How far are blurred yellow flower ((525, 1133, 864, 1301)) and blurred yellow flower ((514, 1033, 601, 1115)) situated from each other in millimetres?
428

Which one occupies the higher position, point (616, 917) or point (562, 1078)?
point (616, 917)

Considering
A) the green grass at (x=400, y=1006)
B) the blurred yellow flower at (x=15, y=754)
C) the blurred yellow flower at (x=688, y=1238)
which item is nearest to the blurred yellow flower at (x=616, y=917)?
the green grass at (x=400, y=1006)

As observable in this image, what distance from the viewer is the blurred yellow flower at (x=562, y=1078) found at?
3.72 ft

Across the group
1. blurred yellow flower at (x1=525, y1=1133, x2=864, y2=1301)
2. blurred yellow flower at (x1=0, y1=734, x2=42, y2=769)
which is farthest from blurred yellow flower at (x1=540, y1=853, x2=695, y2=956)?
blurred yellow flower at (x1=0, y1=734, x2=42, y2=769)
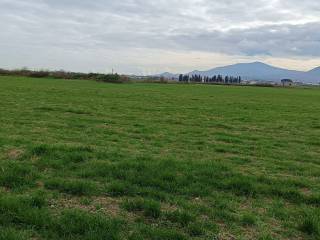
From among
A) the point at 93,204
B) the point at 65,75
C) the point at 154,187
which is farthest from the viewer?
the point at 65,75

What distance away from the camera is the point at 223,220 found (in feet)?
21.0

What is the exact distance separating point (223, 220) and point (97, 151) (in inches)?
199

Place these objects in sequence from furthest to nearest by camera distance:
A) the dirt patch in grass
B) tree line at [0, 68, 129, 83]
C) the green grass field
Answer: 1. tree line at [0, 68, 129, 83]
2. the dirt patch in grass
3. the green grass field

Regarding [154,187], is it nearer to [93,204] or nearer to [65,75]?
[93,204]

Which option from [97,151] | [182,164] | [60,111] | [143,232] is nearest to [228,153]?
[182,164]

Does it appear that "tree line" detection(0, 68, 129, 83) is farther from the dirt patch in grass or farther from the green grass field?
the dirt patch in grass

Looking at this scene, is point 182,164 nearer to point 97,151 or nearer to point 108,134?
point 97,151

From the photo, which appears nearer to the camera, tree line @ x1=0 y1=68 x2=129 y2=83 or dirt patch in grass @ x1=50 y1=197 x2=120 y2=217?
dirt patch in grass @ x1=50 y1=197 x2=120 y2=217

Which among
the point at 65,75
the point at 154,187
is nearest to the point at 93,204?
the point at 154,187

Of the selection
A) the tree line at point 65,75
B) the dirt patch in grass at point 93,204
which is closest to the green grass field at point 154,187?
the dirt patch in grass at point 93,204

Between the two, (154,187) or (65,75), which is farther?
(65,75)

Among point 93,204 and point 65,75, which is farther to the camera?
point 65,75

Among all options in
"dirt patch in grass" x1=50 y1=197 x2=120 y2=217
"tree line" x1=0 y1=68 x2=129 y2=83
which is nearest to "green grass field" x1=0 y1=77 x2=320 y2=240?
"dirt patch in grass" x1=50 y1=197 x2=120 y2=217

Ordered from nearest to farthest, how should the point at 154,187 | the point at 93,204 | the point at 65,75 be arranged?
the point at 93,204, the point at 154,187, the point at 65,75
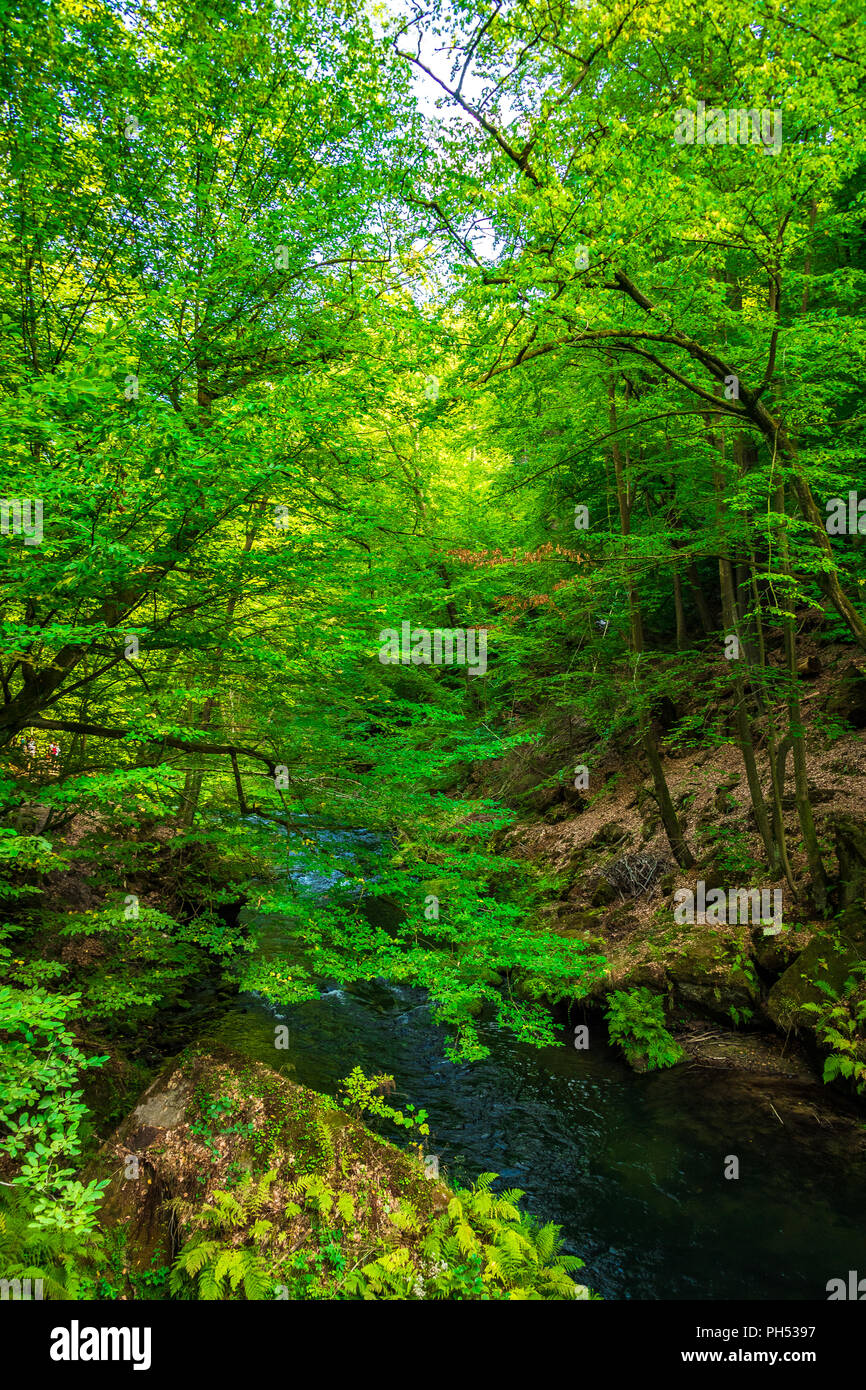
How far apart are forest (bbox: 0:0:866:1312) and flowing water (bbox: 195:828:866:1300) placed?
0.05 meters

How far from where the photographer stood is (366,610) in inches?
236

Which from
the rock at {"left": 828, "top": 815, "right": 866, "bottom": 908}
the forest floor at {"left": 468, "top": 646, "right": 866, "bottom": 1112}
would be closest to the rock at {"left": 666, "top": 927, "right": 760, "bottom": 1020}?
the forest floor at {"left": 468, "top": 646, "right": 866, "bottom": 1112}

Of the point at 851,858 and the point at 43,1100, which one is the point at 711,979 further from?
the point at 43,1100

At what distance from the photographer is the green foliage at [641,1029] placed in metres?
8.12

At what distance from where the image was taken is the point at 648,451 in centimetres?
1148

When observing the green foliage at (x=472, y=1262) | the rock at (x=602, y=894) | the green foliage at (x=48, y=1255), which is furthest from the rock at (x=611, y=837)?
the green foliage at (x=48, y=1255)

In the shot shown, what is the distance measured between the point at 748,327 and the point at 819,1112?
8655 millimetres

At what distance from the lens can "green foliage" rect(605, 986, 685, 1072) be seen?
8125 millimetres

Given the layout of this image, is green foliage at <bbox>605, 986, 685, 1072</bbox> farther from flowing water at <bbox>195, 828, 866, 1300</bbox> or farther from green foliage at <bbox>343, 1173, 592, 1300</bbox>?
green foliage at <bbox>343, 1173, 592, 1300</bbox>

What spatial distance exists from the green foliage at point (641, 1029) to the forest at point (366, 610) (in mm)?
62

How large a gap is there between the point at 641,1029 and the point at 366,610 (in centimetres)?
703

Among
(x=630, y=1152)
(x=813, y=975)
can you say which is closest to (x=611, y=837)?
(x=813, y=975)

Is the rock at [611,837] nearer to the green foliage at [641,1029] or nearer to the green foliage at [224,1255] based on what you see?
the green foliage at [641,1029]
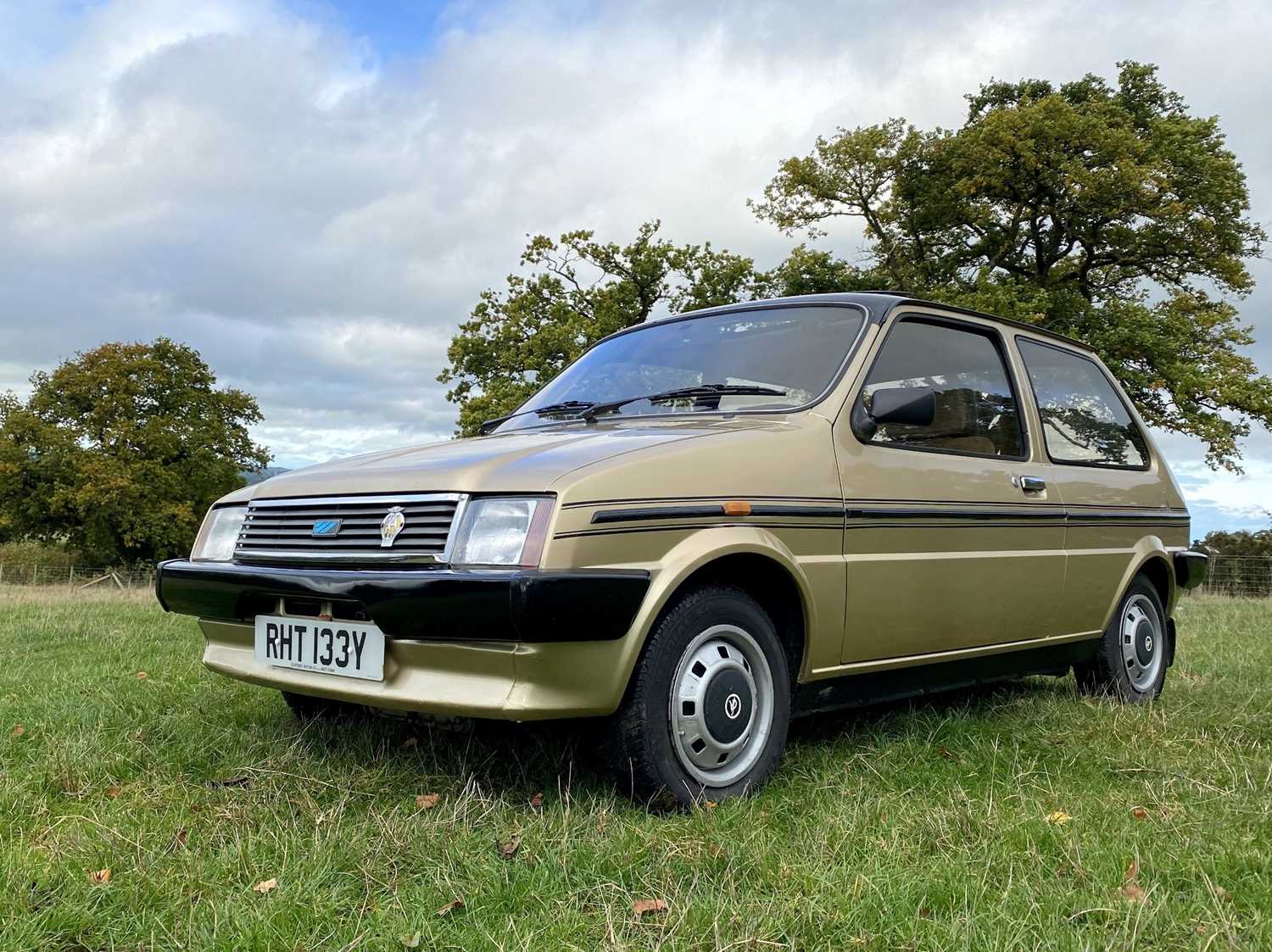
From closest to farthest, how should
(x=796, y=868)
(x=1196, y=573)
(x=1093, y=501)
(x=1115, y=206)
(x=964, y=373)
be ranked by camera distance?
(x=796, y=868), (x=964, y=373), (x=1093, y=501), (x=1196, y=573), (x=1115, y=206)

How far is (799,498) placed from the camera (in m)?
3.29

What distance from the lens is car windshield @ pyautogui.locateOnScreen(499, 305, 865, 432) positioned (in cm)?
374

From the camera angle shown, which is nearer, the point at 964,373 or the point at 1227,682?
the point at 964,373

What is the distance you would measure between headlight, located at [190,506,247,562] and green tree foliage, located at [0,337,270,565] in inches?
1420

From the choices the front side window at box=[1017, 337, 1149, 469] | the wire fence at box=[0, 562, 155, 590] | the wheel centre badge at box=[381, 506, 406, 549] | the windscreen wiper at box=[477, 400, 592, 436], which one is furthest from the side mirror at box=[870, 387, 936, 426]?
the wire fence at box=[0, 562, 155, 590]

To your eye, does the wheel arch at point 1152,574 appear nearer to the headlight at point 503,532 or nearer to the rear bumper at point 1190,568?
the rear bumper at point 1190,568

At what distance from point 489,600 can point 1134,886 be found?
66.4 inches

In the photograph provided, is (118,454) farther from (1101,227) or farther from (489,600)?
(489,600)

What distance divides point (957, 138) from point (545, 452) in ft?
82.1

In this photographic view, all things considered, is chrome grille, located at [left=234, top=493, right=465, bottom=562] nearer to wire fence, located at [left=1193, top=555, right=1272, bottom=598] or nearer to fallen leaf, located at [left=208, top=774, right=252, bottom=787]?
fallen leaf, located at [left=208, top=774, right=252, bottom=787]

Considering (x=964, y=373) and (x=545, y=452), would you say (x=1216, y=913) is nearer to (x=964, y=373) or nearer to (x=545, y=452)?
(x=545, y=452)

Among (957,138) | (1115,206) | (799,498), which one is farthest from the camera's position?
(957,138)

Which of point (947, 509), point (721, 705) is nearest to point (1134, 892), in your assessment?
point (721, 705)

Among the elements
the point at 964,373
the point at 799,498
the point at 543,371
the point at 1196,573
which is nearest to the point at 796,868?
the point at 799,498
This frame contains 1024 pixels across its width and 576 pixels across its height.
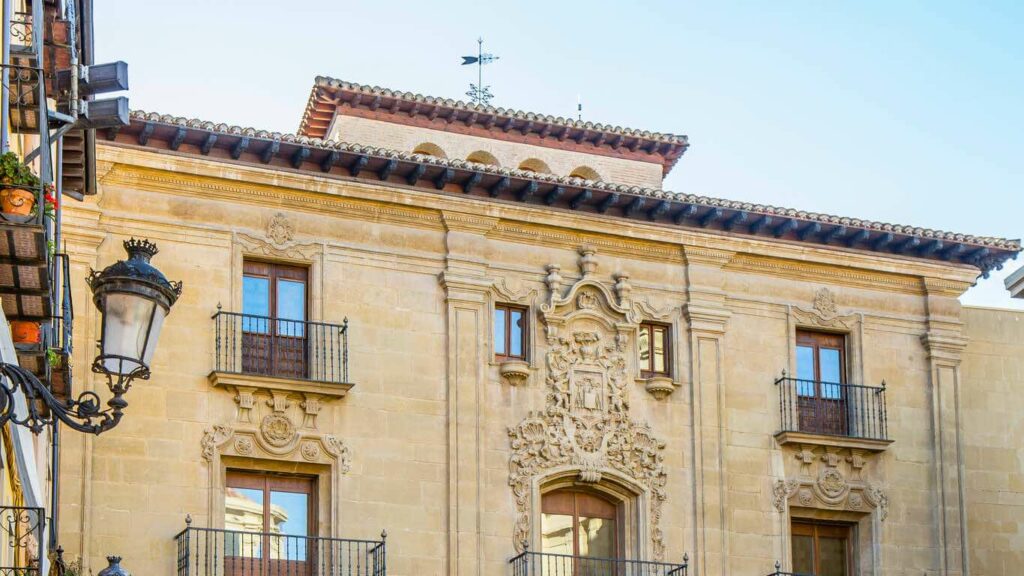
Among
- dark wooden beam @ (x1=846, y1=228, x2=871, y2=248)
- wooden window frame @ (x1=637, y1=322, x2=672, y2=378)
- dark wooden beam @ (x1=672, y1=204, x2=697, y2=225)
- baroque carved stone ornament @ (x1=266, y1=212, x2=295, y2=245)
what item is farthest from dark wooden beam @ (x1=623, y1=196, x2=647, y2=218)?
baroque carved stone ornament @ (x1=266, y1=212, x2=295, y2=245)

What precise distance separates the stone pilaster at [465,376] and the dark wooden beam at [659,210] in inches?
84.0

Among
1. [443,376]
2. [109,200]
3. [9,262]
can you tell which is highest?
[109,200]

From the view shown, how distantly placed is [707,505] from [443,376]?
363 centimetres

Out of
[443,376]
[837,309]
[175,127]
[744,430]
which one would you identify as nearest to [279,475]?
[443,376]

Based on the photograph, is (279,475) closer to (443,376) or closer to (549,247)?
(443,376)

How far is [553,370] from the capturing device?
77.0 feet

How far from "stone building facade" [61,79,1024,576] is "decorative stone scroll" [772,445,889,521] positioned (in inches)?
1.4

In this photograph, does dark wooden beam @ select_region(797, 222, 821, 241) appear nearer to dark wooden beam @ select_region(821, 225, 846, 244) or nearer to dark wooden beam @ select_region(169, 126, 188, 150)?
dark wooden beam @ select_region(821, 225, 846, 244)

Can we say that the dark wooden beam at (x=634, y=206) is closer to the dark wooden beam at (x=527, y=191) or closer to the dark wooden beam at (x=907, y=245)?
the dark wooden beam at (x=527, y=191)

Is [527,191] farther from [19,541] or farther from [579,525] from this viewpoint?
[19,541]

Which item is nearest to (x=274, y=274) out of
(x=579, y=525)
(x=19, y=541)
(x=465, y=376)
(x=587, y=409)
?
(x=465, y=376)

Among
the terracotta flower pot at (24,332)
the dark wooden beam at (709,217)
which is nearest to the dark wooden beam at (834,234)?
the dark wooden beam at (709,217)

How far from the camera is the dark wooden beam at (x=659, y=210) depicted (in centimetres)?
2427

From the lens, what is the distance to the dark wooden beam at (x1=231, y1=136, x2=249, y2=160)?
22.3m
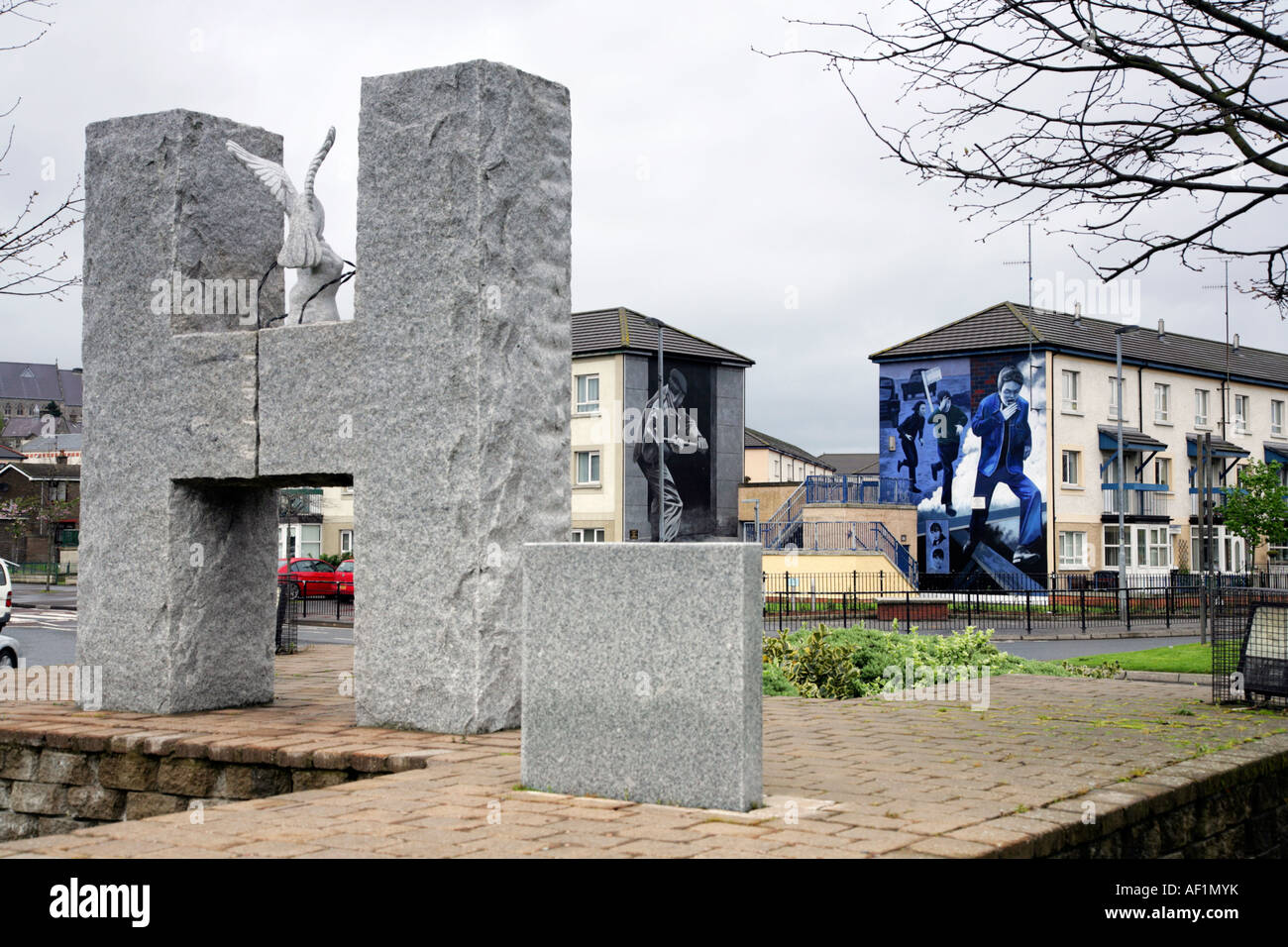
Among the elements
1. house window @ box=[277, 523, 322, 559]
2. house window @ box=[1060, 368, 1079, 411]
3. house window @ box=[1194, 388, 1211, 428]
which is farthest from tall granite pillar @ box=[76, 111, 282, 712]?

★ ★ ★ ★ ★ ★ ★

= EXERCISE DIRECTIONS =
All lines from the one holding "How far from the" through the last line of the entries, and nothing else, are to be output exactly; leave out the pictures.

= SOLUTION TO THIS EXERCISE =
How far from the camera is the dark wooden beam at (x=659, y=210) depicted (in centimetres)?
2427

From the lens, what is the distance to the dark wooden beam at (x1=231, y1=136, x2=249, y2=160)?
22.3m
Among the elements
1. house window @ box=[277, 523, 322, 559]
2. house window @ box=[1060, 368, 1079, 411]
3. house window @ box=[1194, 388, 1211, 428]
which is farthest from tall granite pillar @ box=[76, 111, 282, 712]?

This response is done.